** Short problem **
Reproduce each of the records below word for word, leaving the pictures out of your answer.

[Extracted records]
## begin

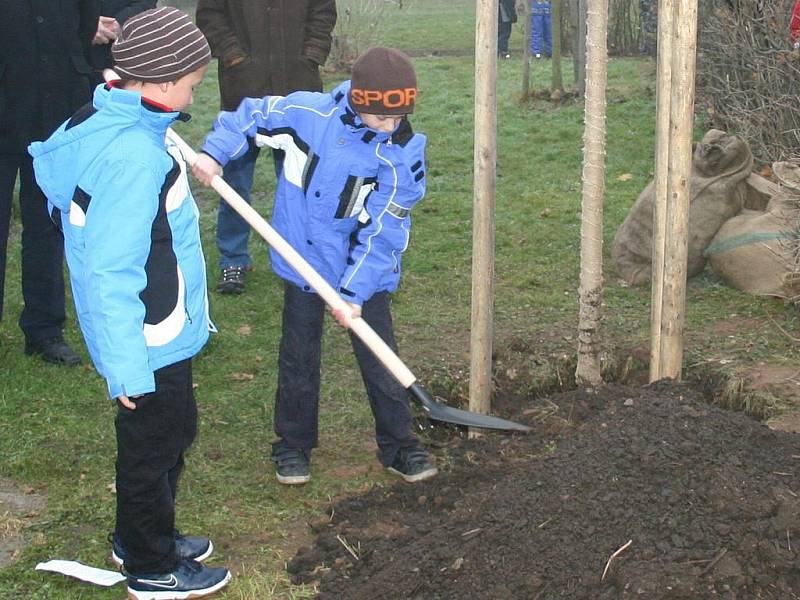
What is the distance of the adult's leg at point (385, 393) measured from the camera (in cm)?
441

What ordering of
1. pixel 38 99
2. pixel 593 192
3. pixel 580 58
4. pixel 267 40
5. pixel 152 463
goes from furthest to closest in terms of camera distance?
pixel 580 58 → pixel 267 40 → pixel 38 99 → pixel 593 192 → pixel 152 463

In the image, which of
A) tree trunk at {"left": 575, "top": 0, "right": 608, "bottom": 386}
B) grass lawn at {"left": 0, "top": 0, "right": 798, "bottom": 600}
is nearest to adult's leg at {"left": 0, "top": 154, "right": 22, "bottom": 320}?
grass lawn at {"left": 0, "top": 0, "right": 798, "bottom": 600}

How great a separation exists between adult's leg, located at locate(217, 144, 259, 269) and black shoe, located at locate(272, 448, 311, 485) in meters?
2.51

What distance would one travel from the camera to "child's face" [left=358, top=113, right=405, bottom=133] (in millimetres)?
4027

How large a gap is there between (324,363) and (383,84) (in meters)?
2.27

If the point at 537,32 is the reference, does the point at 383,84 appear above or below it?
above

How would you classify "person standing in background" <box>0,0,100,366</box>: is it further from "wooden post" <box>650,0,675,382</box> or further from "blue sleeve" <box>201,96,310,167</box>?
"wooden post" <box>650,0,675,382</box>

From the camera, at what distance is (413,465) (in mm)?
4555

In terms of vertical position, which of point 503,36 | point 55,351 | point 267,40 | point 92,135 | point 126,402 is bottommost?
point 55,351

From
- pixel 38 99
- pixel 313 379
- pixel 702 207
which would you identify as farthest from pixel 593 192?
pixel 38 99

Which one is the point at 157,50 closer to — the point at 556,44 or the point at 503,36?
the point at 556,44

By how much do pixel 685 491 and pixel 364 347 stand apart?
1.41 metres

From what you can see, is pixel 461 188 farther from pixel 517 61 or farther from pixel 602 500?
pixel 517 61

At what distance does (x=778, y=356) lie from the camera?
5.74 m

## end

** Problem solution **
What is the distance of the adult's leg at point (385, 393) measured from the camera (in cm)?
441

What ordering of
1. pixel 38 99
2. pixel 593 192
3. pixel 580 58
4. pixel 267 40
5. pixel 152 463
goes from furthest to closest in terms of camera distance?
pixel 580 58 → pixel 267 40 → pixel 38 99 → pixel 593 192 → pixel 152 463

In the image, which of
A) tree trunk at {"left": 575, "top": 0, "right": 608, "bottom": 386}
B) grass lawn at {"left": 0, "top": 0, "right": 798, "bottom": 600}
is nearest to adult's leg at {"left": 0, "top": 154, "right": 22, "bottom": 320}?
grass lawn at {"left": 0, "top": 0, "right": 798, "bottom": 600}

How great a separation exists between adult's leg, located at locate(217, 144, 259, 269) and black shoe, located at locate(272, 448, 311, 485) in meters?
2.51

What distance would one travel from the camera to "child's face" [left=358, top=113, right=405, bottom=133] (in millimetres)?
4027

How large a gap is there between (324,363) and (383,84) (in meters)?
2.27

If the point at 537,32 is the reference, does the point at 383,84 appear above or below it?
above

How would you classify "person standing in background" <box>0,0,100,366</box>: is it further from "wooden post" <box>650,0,675,382</box> or further from "blue sleeve" <box>201,96,310,167</box>?
"wooden post" <box>650,0,675,382</box>

From the camera, at what distance is (413,465) (in mm)?
4555

In terms of vertical position, which of point 503,36 | point 55,351 | point 267,40 | point 92,135 | point 126,402 is bottommost?
point 55,351

From
- pixel 38 99
- pixel 313 379
- pixel 702 207
which would you identify as farthest from pixel 593 192?
pixel 38 99

Which one is the point at 157,50 closer to — the point at 556,44 or the point at 503,36?
the point at 556,44

By how much do pixel 685 491 and pixel 364 347 stand apart?
1.41 metres

From what you can see, is pixel 461 188 farther from pixel 517 61 or farther from pixel 602 500?
pixel 517 61

At what distance does (x=778, y=356) lie from the camera?
5.74 m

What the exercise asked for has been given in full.